Setting the retail price as a part of marketing would affect customers' cognition regarding products and affect their post-purchase behavior of review writing. To deeply understand the relationships between retail prices and reviews, this paper designs an intelligent data-driven Generate/Test Cycle using a machine learning technique to automatically discover the relationship model from a huge amount of data without a prior hypothesis. From a unique dataset, various free-form relationship models with their own structures and parameters have been discovered. By the comprehensive evaluations of candidate models, a guided map was offered to understand the relationship between dynamic retail prices and the volume/valence of reviews for different types of products. Experimental results show that 37.69% of products in our sample exhibit the following trend: When the price is increased to a certain level, the volume of reviews shifts from a decreasing trend to an increasing trend. Results also demonstrate that a linearly increasing relationship model between prices and the valence of reviews is more suitable for the low-involvement products than for the high-involvement products.

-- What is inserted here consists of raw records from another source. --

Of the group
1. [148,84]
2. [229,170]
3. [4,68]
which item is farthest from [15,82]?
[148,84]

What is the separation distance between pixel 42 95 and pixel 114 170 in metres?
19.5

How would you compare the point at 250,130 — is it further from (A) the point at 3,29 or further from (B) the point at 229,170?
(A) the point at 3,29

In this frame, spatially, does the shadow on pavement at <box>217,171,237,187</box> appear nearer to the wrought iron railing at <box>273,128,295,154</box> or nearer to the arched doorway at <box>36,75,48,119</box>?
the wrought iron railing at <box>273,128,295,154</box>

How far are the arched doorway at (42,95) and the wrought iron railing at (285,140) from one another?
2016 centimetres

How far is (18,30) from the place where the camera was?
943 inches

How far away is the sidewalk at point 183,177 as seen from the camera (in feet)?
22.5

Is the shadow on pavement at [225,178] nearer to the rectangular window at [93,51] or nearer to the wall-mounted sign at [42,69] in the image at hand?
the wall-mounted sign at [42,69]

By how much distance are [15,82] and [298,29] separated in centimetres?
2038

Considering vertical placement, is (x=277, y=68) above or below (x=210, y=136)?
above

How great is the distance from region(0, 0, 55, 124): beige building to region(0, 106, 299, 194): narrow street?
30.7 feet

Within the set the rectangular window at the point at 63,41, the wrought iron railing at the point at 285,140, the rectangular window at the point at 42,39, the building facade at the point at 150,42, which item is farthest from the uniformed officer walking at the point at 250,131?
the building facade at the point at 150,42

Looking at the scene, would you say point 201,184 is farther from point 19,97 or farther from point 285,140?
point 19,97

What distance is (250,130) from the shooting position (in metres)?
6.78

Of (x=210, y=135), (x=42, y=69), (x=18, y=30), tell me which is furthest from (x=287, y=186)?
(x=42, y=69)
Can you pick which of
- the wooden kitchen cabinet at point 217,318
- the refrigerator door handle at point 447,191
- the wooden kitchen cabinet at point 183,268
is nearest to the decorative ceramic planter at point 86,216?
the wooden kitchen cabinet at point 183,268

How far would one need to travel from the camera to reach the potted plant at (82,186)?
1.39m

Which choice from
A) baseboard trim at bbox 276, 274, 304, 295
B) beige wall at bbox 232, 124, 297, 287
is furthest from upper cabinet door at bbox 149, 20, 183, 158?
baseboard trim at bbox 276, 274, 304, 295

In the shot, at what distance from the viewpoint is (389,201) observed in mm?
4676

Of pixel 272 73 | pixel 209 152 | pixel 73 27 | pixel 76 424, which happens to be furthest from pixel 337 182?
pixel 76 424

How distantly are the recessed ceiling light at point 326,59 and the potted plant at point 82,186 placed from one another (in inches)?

In addition to the new findings, this research provides a powerful tool to assist domain experts in building relationship models for decision making in a highly efficient manner.

Introduction

Word-of-mouth (WOM) plays a significant role in influencing consumers' attitudes and purchase decisions [1,2]. The popularity of online retailer websites enables consumers to post reviews on products and services, which act as a good proxy for electronic WOM with a high degree of credibility [3]. A survey conducted by Dimensional showed that an overwhelming 90% of respondents, who recall reading online reviews, claim that positive online reviews influence their buying decisions [4]. A report from Harvard Business Review found that a one-star increase in Yelp rating led to a 5%–9% increase in revenue [5]. These data suggest that consumer reviews have a significant impact on others' purchase decisions and retail companies' revenues.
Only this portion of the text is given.